3D model repository Thangs added some useful new features.
Thangs is a service by Physna, a startup that has developed a “geometric deep learning” system that can “bridge” the gap between physical things and the digital world. Their algorithms can perform a variety of advanced functions on 3D models, and these can be leveraged into many different business functions, like inventory management, model inspection, etc.
One system they’ve developed to demonstrate their algorithm’s worthiness is a fascinating 3D model repository called “Thangs”, a play on “Things”, which might possibly be used by another popular 3D model repository.
Thangs launched last summer, and unlike virtually all other recent 3D model repository launches had over 1M 3D models ready to go. Currently they seem to have well over 1.5M and growing strongly.
The site works in a kind of hybrid mode: with a free account you are allowed to upload an unlimited number of public 3D models. These are indexed using Physna magic and then available for search by other users. However, Thangs also links to other popular 3D model repositories, like MyMiniFactory, YouMagine, NIH, and others.
In other words, Thangs is both a 3D model repository AND a 3D model meta-search service, all on one web page.
Recently they’ve added some very interesting new features to Thangs.
One is the ability to handle “assemblies”. These are files representing an assembly of separate parts. This means entries on Thangs can now be complex machinery as opposed to simple objects. Note that Thangs seems to use the .ASM file format, which is used by some 3D CAD tools to represent assemblies.
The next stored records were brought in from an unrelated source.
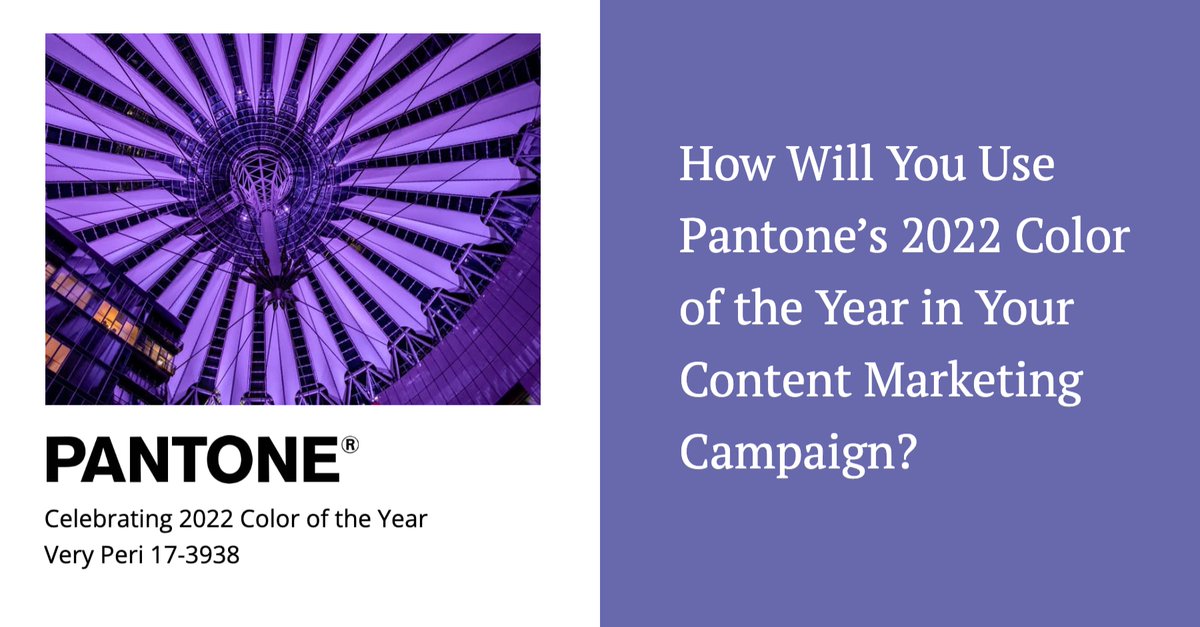 PANTONE®

Celebrating 2022 Color of the Year
Very Peri 17-3938

How Will You Use Pantone's 2022 Color of the Year in Your Content Marketing Campaign?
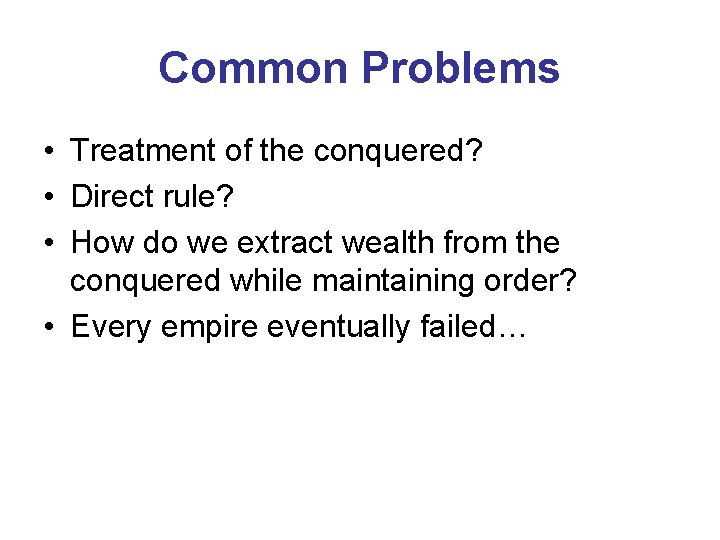 Common Problems

• Treatment of the conquered?
• Direct rule?
• How do we extract wealth from the conquered while maintaining order?
• Every empire eventually failed…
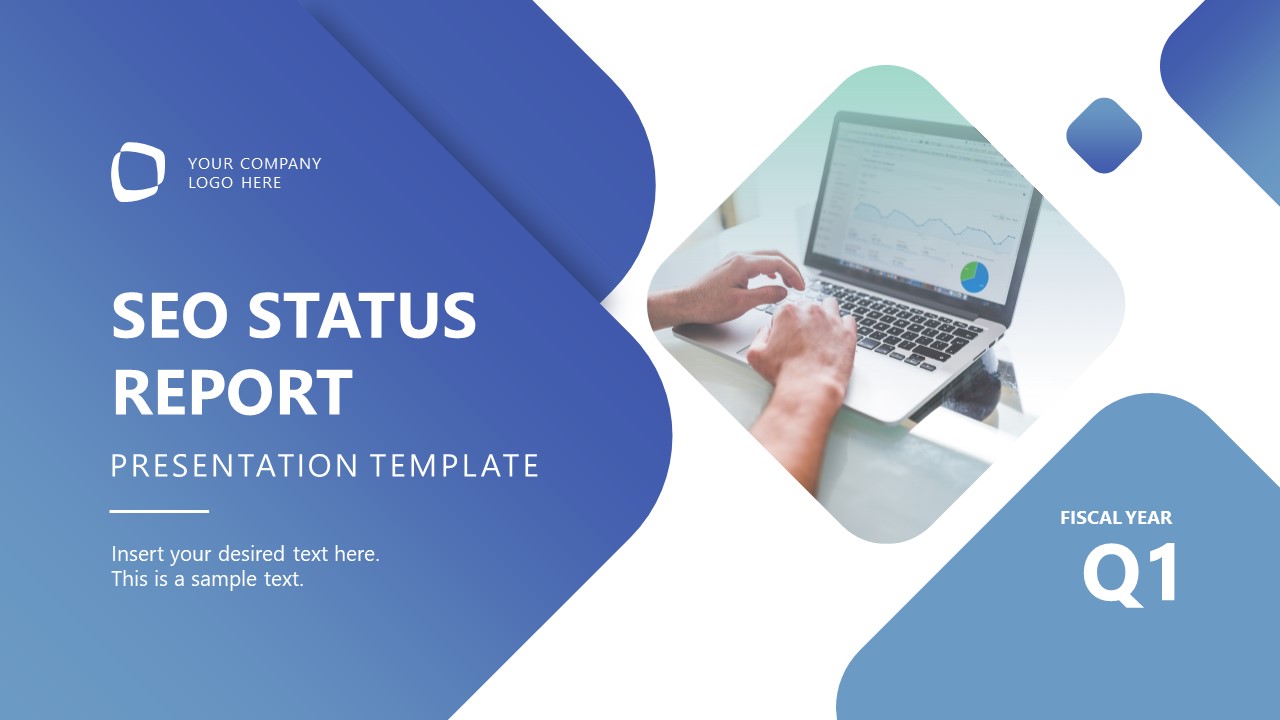 YOUR COMPANY
LOGO HERE

SEO STATUS REPORT

PRESENTATION TEMPLATE

Insert your desired text here.
This is a sample text.

FISCAL YEAR
Q1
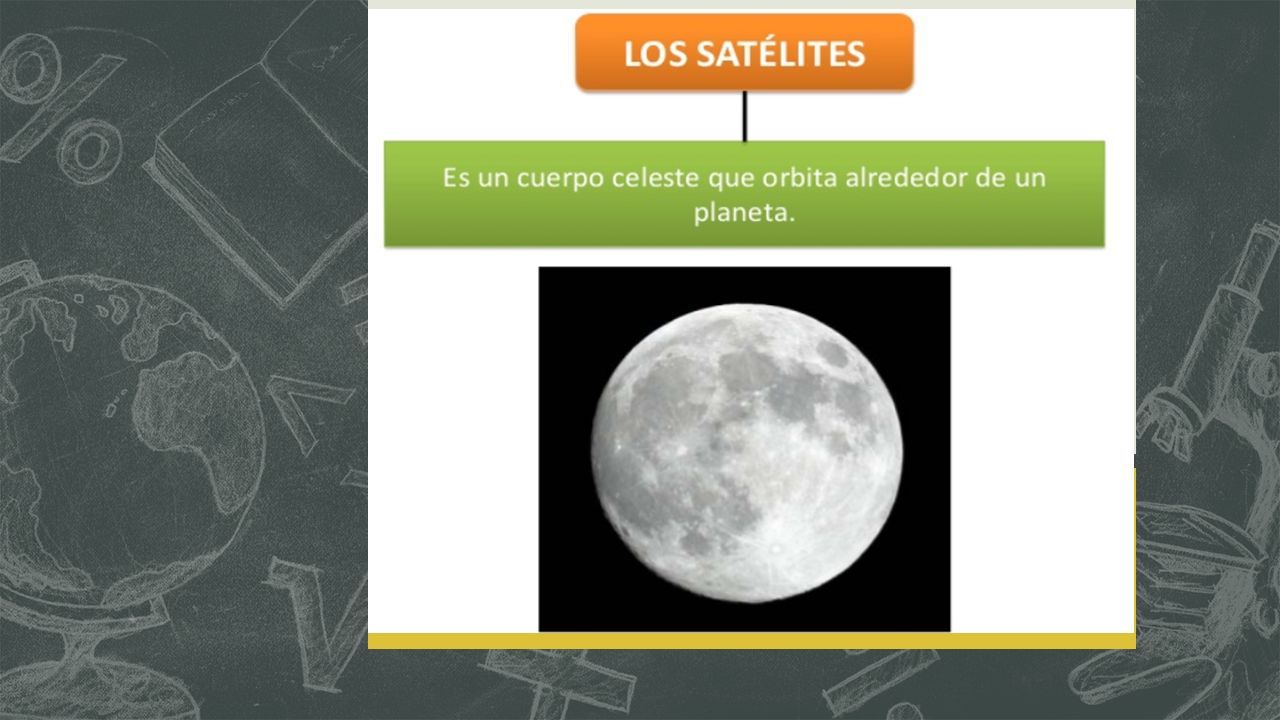 LOS SATÉLITES

Es un cuerpo celeste que orbita alrededor de un planeta.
With this ability comes a very powerful 3D object browser. While you can spin the model around in 3D as most other browser allow, the assembly models show a “parts list”. If you click on an item in the parts list you’ll see it highlighted in the browser, and this persists even when you continue to spin the model around.
My favorite assembly tool in Thangs is the “explode” feature. This is a slider that literally disassembles the assembly before your eyes as you slide the control to the right. This allows you to easily view the geometry of parts that are embedded within the 3D model.
There’s also a way to immediately force specific fixed views, so that you can very quickly see the model from the top, left side, etc.
Could Thangs catch up with the other 3D model repositories? It’s possible, as their meta-search feature effectively means they are absorbing other repositories as they also grow. That said, Thangs offers some great tools for managing your own 3D models.
If you haven’t tried Thangs, you might want to check it out.